Увидев ссутулившиеся плечи и выражение на его лице, я вдруг подошла к нему, не раздумывая, правильно ли это и что мне сказать.
— Не расстраивайся. Может, он сам придет, как кобыла?
— Не придет, — сказал Брэм. — Пурга, похоже, на всю ночь. Я сам еще чуток бы прошел — и все, уже б не вернулся.
Он сидел неподвижно, закрыв лицо ладонями.
— Поди, думаешь, что я дурак? — произнес он наконец.
— Не думаю, — сказала я. Затем, преодолевая неловкость: — Мне очень жаль, Брэм. Я знаю, как ты его любил.
Брэм посмотрел на меня, и в его взгляде было такое искреннее удивление, что и сейчас мне больно вспоминать об этом.
— Это точно, — сказал он.
Когда мы легли в постель, он повернулся ко мне, и я почувствовала к нему такую нежность, что, пожалуй, могла бы раскрыться и не прятать своих чувств. Но он передумал. Просто похлопал меня по плечу.
— Спи, — сказал он.
В его понимании это было самое большое одолжение, которое он мог мне сделать.
Брэм нашел Солдата весной, когда сошел снег. Конь запутался в ограде из колючей проволоки, в ту ночь он недолго промучился, пока мороз не убил его. Брэм похоронил его на пастбище и даже, я уверена, притащил на могилу валун, вместо надгробия. Позже, уже летом, когда выросла трава, а с ней и сорняки, я заметила этот камень и спросила, откуда он взялся, а Брэм посмотрел на меня исподлобья и заявил, что он был там всегда. После той зимней ночи между нами конечно же все осталось по-прежнему. С одной попытки никогда ничего не изменишь, сейчас я это точно знаю, но иногда так хочется, чтобы и одного усилия было достаточно.
Сядьте на место, мама, — это Дорис шипит на меня, а я, оказывается, стою посреди приемной доктора, вглядываясь в изображение весенней реки. Говорила ли я вслух? Понятия не имею. Комната полна любопытных глаз. Я начинаю нервничать и погружаюсь обратно в кресло.
— Рассмотреть хотела. Надо же, всего две картины. Мог бы расщедриться еще на парочку, с его-то доходами.
— Тише, тише… — Дорис чувствует себя неловко, и я понимаю, что говорила громче, чем мне казалось. — Что ж с того, если он так захотел.

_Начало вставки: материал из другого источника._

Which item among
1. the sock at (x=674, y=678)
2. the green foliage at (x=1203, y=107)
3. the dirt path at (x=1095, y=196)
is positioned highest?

И эти-то две картинки целое состояние стоят, это уж точно. А завешивать все стены сейчас не принято.
Эта женщина уверена, что знает все на свете.
— Я что, говорила, что надо все стены завесить? Я просто сказала, что две картины — это немного, вот и все.
— Ну хорошо, хорошо, — шепчет она. — Люди же слушают, мама.
Люди всегда слушают. Думаю, лучший способ борьбы с этим — просто не обращать внимания. Но я не виню Дорис. Ровно то же самое я твердила Брэму.
Преподобный Дугалл Маккаллок скоропостижно скончался от сердечного приступа, и в пресвитерианской церкви Манаваки появился новый пастор. Первая служба молодого священника получилась длинной и запутанной: с помощью Писания он стремился доказать эфемерность земных радостей и непреходящую ценность разнообразных небесных благ, которые нужно заработать упорным трудом, благоразумием, силой духа и воздержанием. Мокрый от пота Брэм, ерзавший на месте рядом со мной, вдруг прошептал довольно резким голосом, который, должно быть, донесся до всех, кто сидел на трех скамьях впереди нас и еще на трех позади:
— Заткнется когда-нибудь этот чертов святоша или нет?